**What is expected**
In the material below, repeat only the lines from the one that holds "order: Galliformes" through the final line, exactly as they stand.

**Information provided**
<<<<
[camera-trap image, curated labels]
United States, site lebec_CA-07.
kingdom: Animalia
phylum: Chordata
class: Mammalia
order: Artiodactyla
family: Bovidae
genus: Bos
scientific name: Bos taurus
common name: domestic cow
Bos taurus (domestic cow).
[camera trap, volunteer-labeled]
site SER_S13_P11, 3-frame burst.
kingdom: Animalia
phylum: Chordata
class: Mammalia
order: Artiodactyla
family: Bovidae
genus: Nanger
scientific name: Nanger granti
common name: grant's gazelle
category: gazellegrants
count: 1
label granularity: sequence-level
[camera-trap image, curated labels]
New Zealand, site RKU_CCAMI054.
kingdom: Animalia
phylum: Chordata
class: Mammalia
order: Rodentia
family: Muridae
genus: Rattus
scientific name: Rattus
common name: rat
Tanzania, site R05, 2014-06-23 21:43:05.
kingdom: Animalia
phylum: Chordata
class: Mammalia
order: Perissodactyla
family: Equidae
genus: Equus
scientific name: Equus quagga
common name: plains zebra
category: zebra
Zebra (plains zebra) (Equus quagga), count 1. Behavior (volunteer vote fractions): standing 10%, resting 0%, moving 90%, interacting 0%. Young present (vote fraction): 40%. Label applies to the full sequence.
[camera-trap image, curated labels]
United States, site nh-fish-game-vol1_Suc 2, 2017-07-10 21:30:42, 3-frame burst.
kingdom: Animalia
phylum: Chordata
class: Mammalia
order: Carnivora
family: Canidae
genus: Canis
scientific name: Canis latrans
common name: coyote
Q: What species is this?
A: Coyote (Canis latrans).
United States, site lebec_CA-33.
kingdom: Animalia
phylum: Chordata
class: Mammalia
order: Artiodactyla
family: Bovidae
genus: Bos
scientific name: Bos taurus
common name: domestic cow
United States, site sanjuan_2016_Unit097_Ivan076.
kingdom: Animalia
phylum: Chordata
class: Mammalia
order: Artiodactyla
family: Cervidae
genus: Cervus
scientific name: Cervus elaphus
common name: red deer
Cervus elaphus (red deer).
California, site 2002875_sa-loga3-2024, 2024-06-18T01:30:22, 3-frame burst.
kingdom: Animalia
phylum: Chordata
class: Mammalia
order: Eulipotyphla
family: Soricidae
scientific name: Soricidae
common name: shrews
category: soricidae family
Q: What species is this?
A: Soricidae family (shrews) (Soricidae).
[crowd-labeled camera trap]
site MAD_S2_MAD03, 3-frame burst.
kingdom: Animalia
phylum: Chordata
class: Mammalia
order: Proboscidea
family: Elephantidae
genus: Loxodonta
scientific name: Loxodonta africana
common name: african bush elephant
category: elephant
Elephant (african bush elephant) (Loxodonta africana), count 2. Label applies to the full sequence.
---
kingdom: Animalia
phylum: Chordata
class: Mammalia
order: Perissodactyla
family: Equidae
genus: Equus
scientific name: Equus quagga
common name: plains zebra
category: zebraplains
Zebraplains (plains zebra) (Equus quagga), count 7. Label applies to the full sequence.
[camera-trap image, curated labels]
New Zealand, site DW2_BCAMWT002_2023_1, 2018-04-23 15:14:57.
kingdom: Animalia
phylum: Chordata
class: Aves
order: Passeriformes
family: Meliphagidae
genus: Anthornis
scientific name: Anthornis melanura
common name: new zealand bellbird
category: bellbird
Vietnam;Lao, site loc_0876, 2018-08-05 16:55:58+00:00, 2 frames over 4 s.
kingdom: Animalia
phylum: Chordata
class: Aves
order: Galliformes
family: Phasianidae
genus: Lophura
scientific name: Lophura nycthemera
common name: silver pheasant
>>>>
**Final answer**
order: Galliformes
family: Phasianidae
genus: Lophura
scientific name: Lophura nycthemera
common name: silver pheasant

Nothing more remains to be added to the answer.